Eva Schinnerer, scientist in the Galaxies and Cosmology Department of MPIA, has been awarded with a 2.495 Mio EURO ERC Advanced Grant for her project "The physics of star formation and its regulation". Observations with the Atacama Large Millimeter Array (ALMA) will play an important role in the project.

Eva Schinnerer Zoom Image
Eva Schinnerer

In order to understand the formation and evolution of the universe, conditions, efficiencies, and regulations of star formation in galaxies need to be explored. For a consistent picture, research has to be carried out over several orders of magnitude - from local star formation regions in our own Milky Way to cosmological scales across appropriate samples of galaxies and extensive look-back times. Within the framework of an international collaboration, detailed observations of nearby spiral galaxies with ALMA and deep observations of the COSMOS Deep Field will be combined and analysed. In particular the new ALMA observatory offers excellent insights into the properties of molecular clouds, which are the building blocks for new stars.

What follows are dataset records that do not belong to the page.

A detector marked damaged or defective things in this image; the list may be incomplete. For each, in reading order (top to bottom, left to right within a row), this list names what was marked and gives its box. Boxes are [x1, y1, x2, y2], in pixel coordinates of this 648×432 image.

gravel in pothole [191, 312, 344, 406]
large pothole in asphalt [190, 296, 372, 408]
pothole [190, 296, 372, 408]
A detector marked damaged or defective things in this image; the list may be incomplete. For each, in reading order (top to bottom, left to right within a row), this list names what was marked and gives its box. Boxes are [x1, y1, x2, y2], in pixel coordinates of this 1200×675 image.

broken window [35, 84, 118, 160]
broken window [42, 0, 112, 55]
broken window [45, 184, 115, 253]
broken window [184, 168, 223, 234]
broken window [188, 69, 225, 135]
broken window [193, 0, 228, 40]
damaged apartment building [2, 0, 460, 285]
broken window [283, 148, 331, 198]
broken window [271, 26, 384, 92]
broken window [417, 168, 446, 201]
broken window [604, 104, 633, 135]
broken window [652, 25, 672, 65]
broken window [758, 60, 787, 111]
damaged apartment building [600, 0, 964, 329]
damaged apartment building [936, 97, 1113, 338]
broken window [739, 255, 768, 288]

The European Research Council has now awarded 2.495 million Euro for the project.  Among other things, the voluminous Grant will allow the implementation (starting this month) of a scientific group consisting of several postdocs which will closely work together with the current group members of the award winner.The ERC provides different grant schemes within the ERC Frontier Research Grants scheme. All grant applications must demonstrate the ground-breaking nature and ambition of the projects, as well as the excellence of the investigators.

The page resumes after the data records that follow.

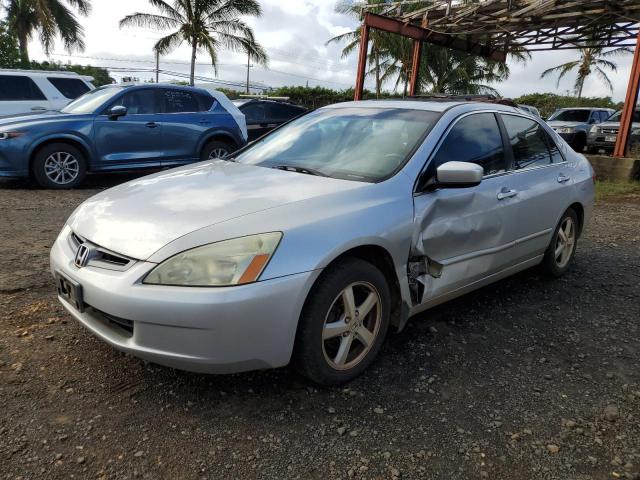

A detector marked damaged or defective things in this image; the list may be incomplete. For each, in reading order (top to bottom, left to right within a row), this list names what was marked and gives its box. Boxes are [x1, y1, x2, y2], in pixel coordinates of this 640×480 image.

rusty steel beam [362, 12, 508, 62]
rusty steel beam [608, 32, 640, 159]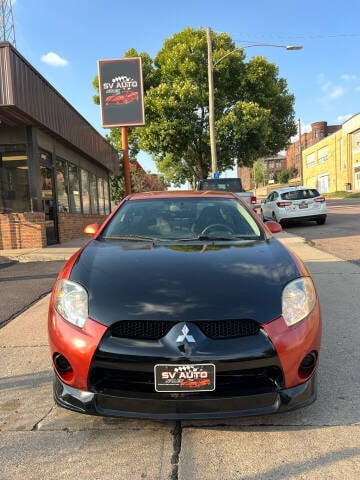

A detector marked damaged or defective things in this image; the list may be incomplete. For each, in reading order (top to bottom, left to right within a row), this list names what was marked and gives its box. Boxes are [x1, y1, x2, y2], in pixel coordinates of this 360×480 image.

pavement crack [31, 404, 53, 432]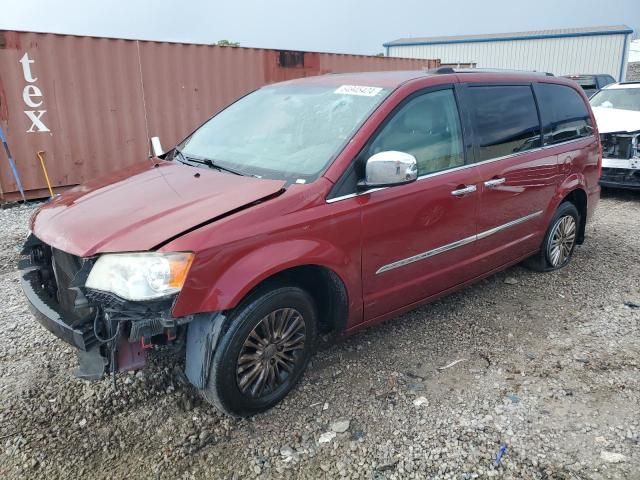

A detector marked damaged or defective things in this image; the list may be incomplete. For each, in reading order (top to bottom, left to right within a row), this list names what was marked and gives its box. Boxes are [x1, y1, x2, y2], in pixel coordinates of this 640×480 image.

damaged red minivan [18, 68, 600, 416]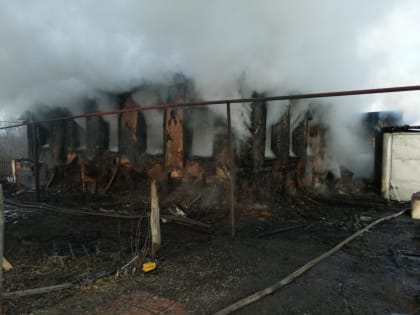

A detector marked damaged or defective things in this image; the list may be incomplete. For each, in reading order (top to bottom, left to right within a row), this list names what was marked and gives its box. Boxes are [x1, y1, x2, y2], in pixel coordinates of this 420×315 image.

fire damage [0, 80, 420, 314]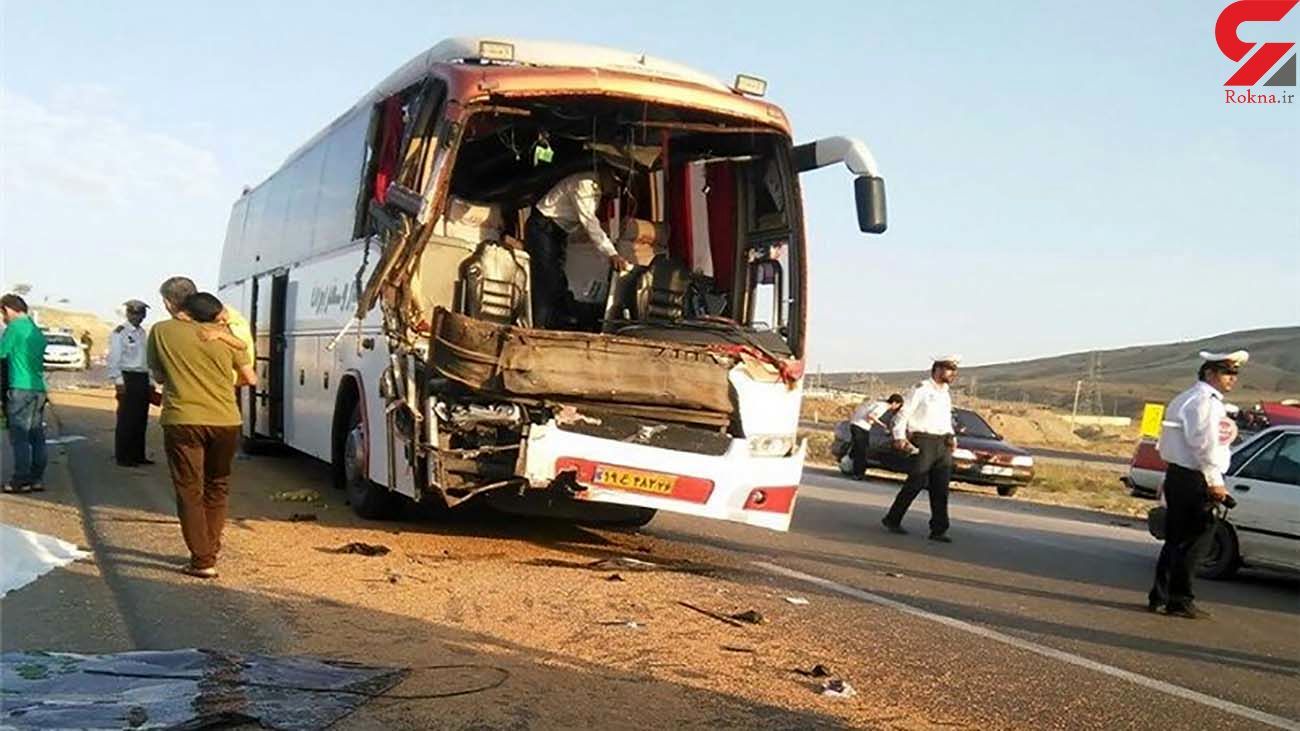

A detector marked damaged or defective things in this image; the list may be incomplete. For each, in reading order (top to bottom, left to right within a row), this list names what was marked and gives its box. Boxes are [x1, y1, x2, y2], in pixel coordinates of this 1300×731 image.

damaged bus front [220, 38, 883, 528]
crashed bus [218, 37, 889, 528]
crumpled metal panel [0, 645, 405, 723]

Between 1995 and 1999, Eva Schinnerer was at the Max Planck Institute for Extraterrestrial Physics in Garching in the group of Reinhard Genzel and earned her PhD at the Ludwig Maximilian University in Munich in 1999. Afterwards, she worked as postdoc at the California Institute of Technology (Caltech) in Pasadena and at the National Radio Astronomy Observatory (NRAO) in Socorro. In 2004 she became a staff scientist at MPIA in Heidelberg. Currently, she heads a group of three postdocs and five PhD students.